[[ Exercise data, beginning ]]

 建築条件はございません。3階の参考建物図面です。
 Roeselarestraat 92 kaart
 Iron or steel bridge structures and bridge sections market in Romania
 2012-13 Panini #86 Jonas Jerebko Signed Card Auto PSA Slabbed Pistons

[[ Exercise data, end ]]
[[ Exercise data, beginning ]]

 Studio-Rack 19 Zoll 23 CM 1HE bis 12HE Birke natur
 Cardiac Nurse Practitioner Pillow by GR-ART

[[ Exercise data, end ]]

Write down, word for word, the lines above from the one containing "建築条件はございません。3階の参考建物図面です。" through the one containing "2012-13 Panini #86", both ends included.

 建築条件はございません。3階の参考建物図面です。
 Roeselarestraat 92 kaart
 Iron or steel bridge structures and bridge sections market in Romania
 2012-13 Panini #86 Jonas Jerebko Signed Card Auto PSA Slabbed Pistons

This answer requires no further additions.